** SELECTED PASSAGE follows **
The new grid layout has been broken ever since upgrading react-spring, because it was apparently relying on a buggy behavior of react-spring that started transitions automatically even in imperative mode. react-spring 9.5.1 fixed that behavior, which means we now need to manually start the animations.
In GroupCallView we do 'await enter()' when responding to a widget API join request, but it turns out enter wasn't actually returning a promise until now. The consequence of this was that in Element Web, when you click the join button you get shown a blank screen for a moment. This fixes that half-second moment of the UI being broken, allowing Element Web to show the intermediate 'joining' state.
This one is gonna take some explaining:
When in resist fingerprinting mode, Firefox exhibits some funny behavior: when we ask for the the list of media devices, it gives us fake device IDs. But when the js-sdk requests a stream for any of those devices, Firefox associates the stream with the real device ID.
Now, in order to get the names of devices included in their metadata when you query the device list, you need to be holding a stream. For this reason, useMediaHandler was set up to reload the device list whenever matrix-js-sdk got a new local stream. But because of the inconsistency in device IDs, it would enter an infinite cycle telling matrix-js-sdk to request a stream for the fake device ID, but with matrix-js-sdk always responding with the real device ID.
I already wasn't happy with useMediaHandler's use of @ts-ignore comments to inspect private js-sdk fields, and in the meantime we've come up with a simpler function for requesting device names, so I decided to refactor useMediaHandler to use it instead. Importantly, it doesn't break in resist fingerprinting mode.
** End of SELECTED PASSAGE **
In the code-change notes, which react-spring version stopped transitions from starting automatically in imperative mode?
** STORED DATA follows **
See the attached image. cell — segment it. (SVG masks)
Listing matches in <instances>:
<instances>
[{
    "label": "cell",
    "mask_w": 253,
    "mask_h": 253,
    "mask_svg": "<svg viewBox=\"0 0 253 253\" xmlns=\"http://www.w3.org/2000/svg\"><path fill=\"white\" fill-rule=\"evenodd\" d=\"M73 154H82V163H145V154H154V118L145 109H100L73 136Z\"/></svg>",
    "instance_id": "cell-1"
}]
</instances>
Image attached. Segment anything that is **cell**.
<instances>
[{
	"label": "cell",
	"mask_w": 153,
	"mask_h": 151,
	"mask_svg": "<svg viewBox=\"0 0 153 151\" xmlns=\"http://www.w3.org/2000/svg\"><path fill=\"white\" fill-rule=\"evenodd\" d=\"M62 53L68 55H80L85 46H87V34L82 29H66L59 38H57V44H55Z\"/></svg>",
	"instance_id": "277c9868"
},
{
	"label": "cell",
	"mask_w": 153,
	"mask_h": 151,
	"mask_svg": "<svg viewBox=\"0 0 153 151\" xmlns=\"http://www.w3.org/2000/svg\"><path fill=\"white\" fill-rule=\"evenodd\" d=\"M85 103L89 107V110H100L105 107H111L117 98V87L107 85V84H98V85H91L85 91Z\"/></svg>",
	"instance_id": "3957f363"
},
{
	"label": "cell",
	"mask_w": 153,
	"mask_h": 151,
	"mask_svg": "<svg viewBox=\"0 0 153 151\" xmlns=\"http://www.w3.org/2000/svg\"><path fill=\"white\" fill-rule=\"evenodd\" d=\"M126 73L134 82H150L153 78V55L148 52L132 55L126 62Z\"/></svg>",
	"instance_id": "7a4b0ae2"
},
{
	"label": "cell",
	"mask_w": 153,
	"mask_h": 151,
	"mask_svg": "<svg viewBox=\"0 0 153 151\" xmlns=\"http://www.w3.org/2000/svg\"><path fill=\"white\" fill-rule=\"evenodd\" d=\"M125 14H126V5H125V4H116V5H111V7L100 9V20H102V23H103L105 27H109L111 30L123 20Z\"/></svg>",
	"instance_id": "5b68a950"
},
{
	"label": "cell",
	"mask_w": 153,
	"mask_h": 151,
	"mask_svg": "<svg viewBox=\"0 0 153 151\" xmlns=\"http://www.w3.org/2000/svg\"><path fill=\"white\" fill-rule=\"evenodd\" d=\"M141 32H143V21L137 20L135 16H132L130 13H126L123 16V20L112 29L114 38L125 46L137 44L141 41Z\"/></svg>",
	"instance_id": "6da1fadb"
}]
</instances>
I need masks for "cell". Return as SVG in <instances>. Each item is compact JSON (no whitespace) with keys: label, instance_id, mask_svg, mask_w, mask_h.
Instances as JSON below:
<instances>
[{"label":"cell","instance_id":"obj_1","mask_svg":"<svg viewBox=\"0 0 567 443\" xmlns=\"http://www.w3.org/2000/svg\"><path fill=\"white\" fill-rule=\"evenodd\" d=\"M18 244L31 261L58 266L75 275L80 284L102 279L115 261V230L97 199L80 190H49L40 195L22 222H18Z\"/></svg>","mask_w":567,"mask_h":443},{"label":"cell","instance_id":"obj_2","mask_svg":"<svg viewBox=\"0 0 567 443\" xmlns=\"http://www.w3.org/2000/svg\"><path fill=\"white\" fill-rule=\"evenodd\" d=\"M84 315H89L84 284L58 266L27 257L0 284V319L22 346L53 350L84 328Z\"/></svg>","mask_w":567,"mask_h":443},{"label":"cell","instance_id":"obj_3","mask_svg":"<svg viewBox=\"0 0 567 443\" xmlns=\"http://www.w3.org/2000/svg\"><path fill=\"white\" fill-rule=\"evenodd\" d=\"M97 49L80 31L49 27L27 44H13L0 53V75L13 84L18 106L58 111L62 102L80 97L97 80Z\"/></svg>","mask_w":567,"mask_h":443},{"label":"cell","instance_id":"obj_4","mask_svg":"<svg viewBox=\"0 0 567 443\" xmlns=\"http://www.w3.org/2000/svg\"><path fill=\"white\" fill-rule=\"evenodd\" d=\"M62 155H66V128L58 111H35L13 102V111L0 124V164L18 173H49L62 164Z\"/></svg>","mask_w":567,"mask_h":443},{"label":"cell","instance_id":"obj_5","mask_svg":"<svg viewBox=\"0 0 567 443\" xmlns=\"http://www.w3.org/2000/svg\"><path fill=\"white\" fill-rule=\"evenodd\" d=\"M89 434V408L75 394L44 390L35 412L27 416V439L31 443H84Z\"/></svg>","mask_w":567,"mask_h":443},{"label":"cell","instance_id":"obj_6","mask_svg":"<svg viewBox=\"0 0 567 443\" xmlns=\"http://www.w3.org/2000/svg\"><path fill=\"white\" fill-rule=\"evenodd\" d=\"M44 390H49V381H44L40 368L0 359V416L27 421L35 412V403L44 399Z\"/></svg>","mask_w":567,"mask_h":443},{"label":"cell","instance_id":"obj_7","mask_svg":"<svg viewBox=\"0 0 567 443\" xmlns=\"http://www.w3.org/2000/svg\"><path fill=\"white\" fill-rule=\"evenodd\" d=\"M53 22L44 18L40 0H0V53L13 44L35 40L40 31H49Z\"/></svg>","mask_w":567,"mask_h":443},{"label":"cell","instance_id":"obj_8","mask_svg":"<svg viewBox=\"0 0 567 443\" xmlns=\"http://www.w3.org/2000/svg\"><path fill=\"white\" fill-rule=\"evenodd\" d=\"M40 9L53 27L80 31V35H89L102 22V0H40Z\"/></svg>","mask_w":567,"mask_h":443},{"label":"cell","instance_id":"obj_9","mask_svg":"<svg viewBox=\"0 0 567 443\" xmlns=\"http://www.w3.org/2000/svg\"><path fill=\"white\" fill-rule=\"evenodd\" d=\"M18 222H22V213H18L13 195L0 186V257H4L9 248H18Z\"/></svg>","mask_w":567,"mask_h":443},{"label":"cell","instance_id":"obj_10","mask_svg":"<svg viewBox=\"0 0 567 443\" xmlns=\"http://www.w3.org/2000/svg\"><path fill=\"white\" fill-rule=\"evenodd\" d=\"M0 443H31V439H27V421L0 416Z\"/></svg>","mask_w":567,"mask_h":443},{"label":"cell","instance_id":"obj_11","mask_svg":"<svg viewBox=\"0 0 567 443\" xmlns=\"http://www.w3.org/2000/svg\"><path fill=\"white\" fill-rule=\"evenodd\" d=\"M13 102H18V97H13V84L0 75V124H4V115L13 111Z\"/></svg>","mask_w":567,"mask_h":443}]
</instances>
** End of STORED DATA **
-- ANSWER TO THE EXERCISE --
react-spring 9.5.1